Officially, the Atlantic hurricane season runs from June through November, and halfway through the 2008 season, we've already seen 10 storms. Three of them - Gustav, Hanna and Ike - created havoc and headlines in just the past week. Rose Hoban takes a look at why these storms form.
Ryan Boyles, North Carolina's state climatologist, says there are a few essential ingredients to make a hurricane, starting with warm water. "Very warm water. It's that warm water that fuels everything."
By the end of summer in the Northern hemisphere, oceans are warm enough that water evaporates like crazy. It rises up and makes big puffy clouds. Those thunderheads can make a storm, but alone, they're not enough to stir up a hurricane.
Boyles says the atmosphere has to be just right. For one thing, it can't be too windy. "If you take a dandelion and you blow on it, it blows off," he points out, comparing that to what can happen in the upper atmosphere. "Imagine high winds in the upper part of atmosphere blowing the cloud tops off of a hurricane… the thunderstorms can develop but they can't get organized."
So, how do they get organized? Meteorologist Matt Parker, an associate professor at North Carolina State University, explains that for a hurricane to form, you need spin. He uses a person standing on the earth as an example. "If you could go stand on the North Pole, as the planet turns, you'd be spinning like a top. And if you could go stand on the equator, you wouldn't be spinning like a top. You'd be doing something more like when a diver does a full somersault or some such thing."
Hurricanes can't form right at the equator, because there's no spin. But as you move away from the equator and closer to the poles, you begin to get more spin.
And clouds? Floating above the earth? They would really prefer to move in a straight line. But they end up traveling around a curve instead, because the earth's spin causes them to swirl around. As the clouds spin, they suck more water out of the ocean.
But even with all that, you still need something to get it all started. Disturbed weather. And in the Atlantic, says NC State meteorologist Anantha Aiyyer, most of the disturbed weather systems come off the west coast of Africa.

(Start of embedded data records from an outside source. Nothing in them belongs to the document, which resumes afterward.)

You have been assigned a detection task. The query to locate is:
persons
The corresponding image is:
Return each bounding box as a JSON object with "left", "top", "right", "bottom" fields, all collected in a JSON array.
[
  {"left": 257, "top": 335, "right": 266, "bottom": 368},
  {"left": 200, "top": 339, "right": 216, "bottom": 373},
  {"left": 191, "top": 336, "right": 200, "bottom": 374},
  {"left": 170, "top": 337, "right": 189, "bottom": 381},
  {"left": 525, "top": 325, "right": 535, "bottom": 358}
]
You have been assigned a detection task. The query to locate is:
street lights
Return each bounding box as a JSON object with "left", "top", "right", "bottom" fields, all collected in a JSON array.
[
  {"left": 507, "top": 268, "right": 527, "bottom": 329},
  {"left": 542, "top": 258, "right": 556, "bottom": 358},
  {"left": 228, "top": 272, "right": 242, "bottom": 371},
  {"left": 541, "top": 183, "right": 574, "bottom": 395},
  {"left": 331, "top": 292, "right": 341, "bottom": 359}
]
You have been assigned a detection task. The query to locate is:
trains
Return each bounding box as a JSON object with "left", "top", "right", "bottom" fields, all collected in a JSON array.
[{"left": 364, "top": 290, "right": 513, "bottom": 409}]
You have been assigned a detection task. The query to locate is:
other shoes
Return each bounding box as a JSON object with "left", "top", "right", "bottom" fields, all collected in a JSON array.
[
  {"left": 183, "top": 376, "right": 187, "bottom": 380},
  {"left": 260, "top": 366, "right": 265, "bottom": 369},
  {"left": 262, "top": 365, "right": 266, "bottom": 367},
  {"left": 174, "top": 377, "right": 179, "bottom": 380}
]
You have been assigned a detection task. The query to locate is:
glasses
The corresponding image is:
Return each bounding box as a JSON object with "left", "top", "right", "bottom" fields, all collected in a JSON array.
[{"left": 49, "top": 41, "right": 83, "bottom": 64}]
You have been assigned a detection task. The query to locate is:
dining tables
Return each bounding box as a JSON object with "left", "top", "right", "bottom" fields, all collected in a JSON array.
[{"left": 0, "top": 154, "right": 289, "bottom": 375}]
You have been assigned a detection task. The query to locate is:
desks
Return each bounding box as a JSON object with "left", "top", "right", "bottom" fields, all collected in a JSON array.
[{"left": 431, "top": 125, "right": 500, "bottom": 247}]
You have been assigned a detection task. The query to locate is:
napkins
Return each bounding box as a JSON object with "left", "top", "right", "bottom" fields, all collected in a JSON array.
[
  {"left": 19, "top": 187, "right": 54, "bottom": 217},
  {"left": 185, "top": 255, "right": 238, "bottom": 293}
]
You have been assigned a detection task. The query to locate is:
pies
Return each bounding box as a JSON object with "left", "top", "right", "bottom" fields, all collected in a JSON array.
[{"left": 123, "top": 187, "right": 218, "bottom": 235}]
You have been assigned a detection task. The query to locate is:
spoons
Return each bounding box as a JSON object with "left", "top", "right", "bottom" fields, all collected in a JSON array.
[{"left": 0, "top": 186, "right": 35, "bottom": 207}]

Aiyyer spends a lot of time looking at weather in the Cape Verde islands; they lie about 500 kilometers west of North Africa. He says a lot of Atlantic storms form there. "These storms actually are very robust, essentially a collection of thunderstorms that form over land, over Africa, and they cluster together. And these clusters, when they go over the ocean, they rapidly organize themselves into a hurricane."
And it turns out Cape Verde Islands sit in just the right spot for hurricane formation: far enough away from the equator to put some spin into the clouds, close enough to the equator so there's lots of warm water.
And our recipe for a hurricane is complete… until that warm water is removed. Climatologist Ryan Boyles points out, "Take it away and the hurricanes fall apart. Which is exactly why as soon as they move inland and they are removed from that warm water source they tend to degrade very quickly."
Boyles says those Cape Verde storms can pack a punch. Some of them were the biggest storms of the century - Fran, Floyd, Hugo, Ivan… and now Ike could join their deadly ranks.